Gianni Trovati, Il Sole 24 Ore 14/1/2011, 14 gennaio 2011
SONO I ROMANI I PIÙ TASSATI D’ITALIA
Abitare a Roma costa in tasse locali il doppio che abitare a Milano, e per i redditi più modesti la differenza arriva al triplo.
C’è anche questo fattore nella crisi di fiducia che ha colpito la giunta Alemanno, anche se il Campidoglio è solo uno degli esattori che presentano il conto-record ai cittadini della Capitale.

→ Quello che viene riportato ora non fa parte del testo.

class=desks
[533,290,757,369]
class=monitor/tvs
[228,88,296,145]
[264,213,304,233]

L’ultimo tassello del super-fisco romano ha debuttato il 1° gennaio, ed è rappresentato dall’addizionale extra sull’Irpef comunale "suggerita" dalla manovra correttiva approvata dal governo Berlusconi prima dell’estate. Il comune, prevede la manovra, deve portare 200 milioni all’anno alla gestione commissariale che sta provando a portare Roma fuori dalle secche del mega-debito, e la super-Irpef è una misura chiave. Risultato: il fisco dei sindaci rimane bloccato nella lunga attesa del federalismo fiscale, chi non ha mai introdotto l’Irpef (Milano, Brescia, Venezia, solo per fare qualche esempio) non può certo cominciare ora, mentre il fisco romano chiede a ogni residente lo 0,9% del proprio reddito, cioè un punto in più del limite nazionale. Lo stesso accade in regione, dove l’addizionale arriva all’1,7% (il tetto fissato dalla legge nazionale è all’1,4%) per chiudere l’emorragia dei conti sanitari.
I risultati della doppia mossa (mostrati anche in un’inchiesta pubblicata ieri sul «Sole-24 Ore Roma») fanno dei romani i cittadini più tassati d’Italia: con un reddito da 40mila euro, regione e comune chiedono in totale 1.040 euro all’anno, cioè 280 euro in più dell’anno scorso, mentre un milanese se la cava con 467 euro. Differenza Roma-Milano: 222,7 per cento. La distanza fra le due città cresce quando diminuiscono i redditi: a chi può contare su un’entrata annua da 10mila euro, infatti, Regione Lazio e comune di Roma chiedono un contributo da 260 euro, con un aumento di 70 euro rispetto alle richieste del 2010, mentre a Milano il conto finale è da 80 euro. La differenza, in questo caso, è del 288,9 per cento. L’effetto contrario alla progressività del prelievo è nel meccanismo stesso delle super-addizionali, che scattano ai livelli massimi per tutti e impediscono la gradualità delle aliquote che invece è presente nei territori lontani dall’emergenza dei conti.
Non ci sono solo le urgenze della gestione commissariale, però, a spingere l’attivismo dell’amministrazione capitolina sul fronte delle tasse. Anche il bilancio ordinario ha infatti i suoi problemi, che vengono affrontati con un mix di interventi «normali», cioè consentiti a tutte le città, e «speciali», figli di regole tagliate su misura per Roma. Tutti concentrati sul mattone.
Tra i primi c’è la revisione dei valori catastali, che vuole aggiornare i dati di riferimento per il fisco su 235mila immobili, sparsi in 17 aree della città. Questo strumento, introdotto dalla finanziaria 2006 ma inaugurato solo ora dal comune, è avvicinare i valori catastali a quelli di mercato, che viaggiano a livelli sei volte superiori, e adeguare di conseguenza le richieste fiscali (gli aumenti possibili dipendono dalle misure adottate su ogni immobile, e possono far triplicare il conto fiscale). Solo a Roma, invece, è stata alzata all’1% l’aliquota sulle case sfitte, che dovrebbe colpire oltre 130mila immobili in città.